As you might expect from any novel by Greene there is plenty of wrestling with faith. The state of Scobie's own is neatly symbolised by the broken rosary he keeps in his desk. His difficult relationship with religion isn't hard to understand once you learn that he and his wife lost their daughter when she was just a young girl, Scobie spared the ordeal itself by distance(noted in his diary with the simple 'C. died') but cruelly taunted by two telegrams arriving in the wrong order: the first telling of her death, the second almost miraculously talking of the doctor's hope that she might survive. His memories of that painful loss resurface after a group of shipwreck survivors are found after enduring over a month on the open sea. Having escaped the immediacy of his own daughter's death he is forced to witness the last moments of a young girl from that group, challenging his own ability to keep faith.

It would need all Father Brule's ingenuity to explain that. Not that the child would die...but that the child should have been allowed to survive the forty days and nights in the open boat - that was the mystery, to reconcile that with the love of God.

But Greene makes clear how ingrained religious teaching can be. As Scobie embroils himself in adultery and corruption his real terror is of damnation, of receiving communion without having been absolved of his many sins. In his introduction James Wood mentions (along with almost all of the major plot points - making it less and introduction than a massive spoiler for fools like me who don't know the plot and read the introduction first) the massive inconsistencies in Scobie's character as first mentioned by George Orwell in The New Yorker. Wood's counter argument makes for very interesting reading, after the novel itself that is.
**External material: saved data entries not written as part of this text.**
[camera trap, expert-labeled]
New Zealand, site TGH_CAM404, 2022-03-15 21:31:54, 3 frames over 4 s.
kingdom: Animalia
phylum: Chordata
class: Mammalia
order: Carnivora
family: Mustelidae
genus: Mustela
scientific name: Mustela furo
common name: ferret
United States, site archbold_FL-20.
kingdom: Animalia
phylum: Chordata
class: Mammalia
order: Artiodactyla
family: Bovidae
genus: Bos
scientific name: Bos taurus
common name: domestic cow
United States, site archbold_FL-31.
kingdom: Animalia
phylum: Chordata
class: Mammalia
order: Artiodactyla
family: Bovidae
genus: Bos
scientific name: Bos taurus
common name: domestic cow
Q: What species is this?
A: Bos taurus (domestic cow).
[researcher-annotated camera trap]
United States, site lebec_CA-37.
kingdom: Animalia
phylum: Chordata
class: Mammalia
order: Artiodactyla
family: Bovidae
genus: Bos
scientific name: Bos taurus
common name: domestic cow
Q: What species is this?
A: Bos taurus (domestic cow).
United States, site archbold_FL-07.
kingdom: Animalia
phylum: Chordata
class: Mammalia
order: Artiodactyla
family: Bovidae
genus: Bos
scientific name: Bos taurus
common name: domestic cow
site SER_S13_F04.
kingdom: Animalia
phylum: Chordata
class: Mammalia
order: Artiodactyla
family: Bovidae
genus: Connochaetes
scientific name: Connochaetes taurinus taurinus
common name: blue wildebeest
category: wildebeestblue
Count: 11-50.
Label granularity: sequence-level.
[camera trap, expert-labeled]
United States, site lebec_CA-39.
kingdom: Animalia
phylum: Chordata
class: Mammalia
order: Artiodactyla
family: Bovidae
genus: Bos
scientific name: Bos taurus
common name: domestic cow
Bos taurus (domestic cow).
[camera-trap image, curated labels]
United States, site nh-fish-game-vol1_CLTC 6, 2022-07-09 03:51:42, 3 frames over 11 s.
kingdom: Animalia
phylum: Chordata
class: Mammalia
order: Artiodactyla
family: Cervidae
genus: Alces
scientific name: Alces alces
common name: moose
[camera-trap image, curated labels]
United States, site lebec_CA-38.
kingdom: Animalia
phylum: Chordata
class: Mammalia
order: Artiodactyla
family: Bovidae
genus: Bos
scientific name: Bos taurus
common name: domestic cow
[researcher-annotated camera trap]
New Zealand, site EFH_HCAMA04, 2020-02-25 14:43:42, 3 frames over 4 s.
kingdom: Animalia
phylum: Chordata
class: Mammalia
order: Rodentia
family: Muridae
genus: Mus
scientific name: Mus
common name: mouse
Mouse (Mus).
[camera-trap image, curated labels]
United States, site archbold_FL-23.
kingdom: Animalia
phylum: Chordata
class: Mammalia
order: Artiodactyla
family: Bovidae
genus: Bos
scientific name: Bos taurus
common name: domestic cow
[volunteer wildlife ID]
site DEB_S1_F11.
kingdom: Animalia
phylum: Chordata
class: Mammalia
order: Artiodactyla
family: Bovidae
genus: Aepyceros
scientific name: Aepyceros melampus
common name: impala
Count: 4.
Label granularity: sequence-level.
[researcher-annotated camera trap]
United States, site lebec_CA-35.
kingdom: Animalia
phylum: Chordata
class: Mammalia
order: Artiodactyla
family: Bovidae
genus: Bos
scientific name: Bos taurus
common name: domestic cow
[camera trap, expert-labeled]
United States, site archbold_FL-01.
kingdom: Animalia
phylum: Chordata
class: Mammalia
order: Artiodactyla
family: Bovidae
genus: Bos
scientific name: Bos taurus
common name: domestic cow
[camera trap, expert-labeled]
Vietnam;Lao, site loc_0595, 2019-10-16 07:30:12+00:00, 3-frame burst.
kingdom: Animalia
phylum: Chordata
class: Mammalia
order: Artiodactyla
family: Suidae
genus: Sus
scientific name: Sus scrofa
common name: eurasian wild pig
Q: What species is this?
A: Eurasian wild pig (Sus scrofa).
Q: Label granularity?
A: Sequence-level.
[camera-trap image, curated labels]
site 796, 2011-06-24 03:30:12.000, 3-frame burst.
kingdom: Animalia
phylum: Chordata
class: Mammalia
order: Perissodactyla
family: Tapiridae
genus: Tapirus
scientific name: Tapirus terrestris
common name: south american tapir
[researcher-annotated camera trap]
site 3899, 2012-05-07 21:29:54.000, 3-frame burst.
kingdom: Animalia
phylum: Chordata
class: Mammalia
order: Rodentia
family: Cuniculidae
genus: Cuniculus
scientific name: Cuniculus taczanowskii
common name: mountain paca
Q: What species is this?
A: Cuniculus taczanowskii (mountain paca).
Greene may have written several novels playing with the same themes and ideas but the fact remains that he writes with an ease that makes each of them a pleasure to read, even for a faithless old atheist like me.



3 comments:

John Self 7 July 2009 at 11:25  

Ah yes, "the saint whose name nobody could remember". I think this may be my favourite Greene novel. So utterly bleak in the end that it's really quite bracing.

The other biggie that you need to read, of course, is The Power and the Glory. Oddly, I haven't read The Comedians, though a friend who has reckons it's where Morrissey got the name for his band (there are a couple of vegetarians in the novel called the Smiths, apparently).

Of his less renowned work, I'm a big fan of The Honorary Consul - it's closer in tone to being an 'entertainment' than his most famous books, but brilliant and compelling. I even enjoyed his lighter stuff like Dr Fischer of Geneva or The Bomb Party, which is almost Dahl-esque, though I found Travels with My Aunt and The Human Factor entirely tiresome, even though the latter is reckoned by some to be his last great work.

You've put me in the mood to read some Greene now.

Trevor 7 July 2009 at 12:39  

Excellent timing, William! Kevin just brought Greene back to my attention on my blog's review of The Quiet American, and I have this and The Power and the Glory next in line. Your review makes me anxious!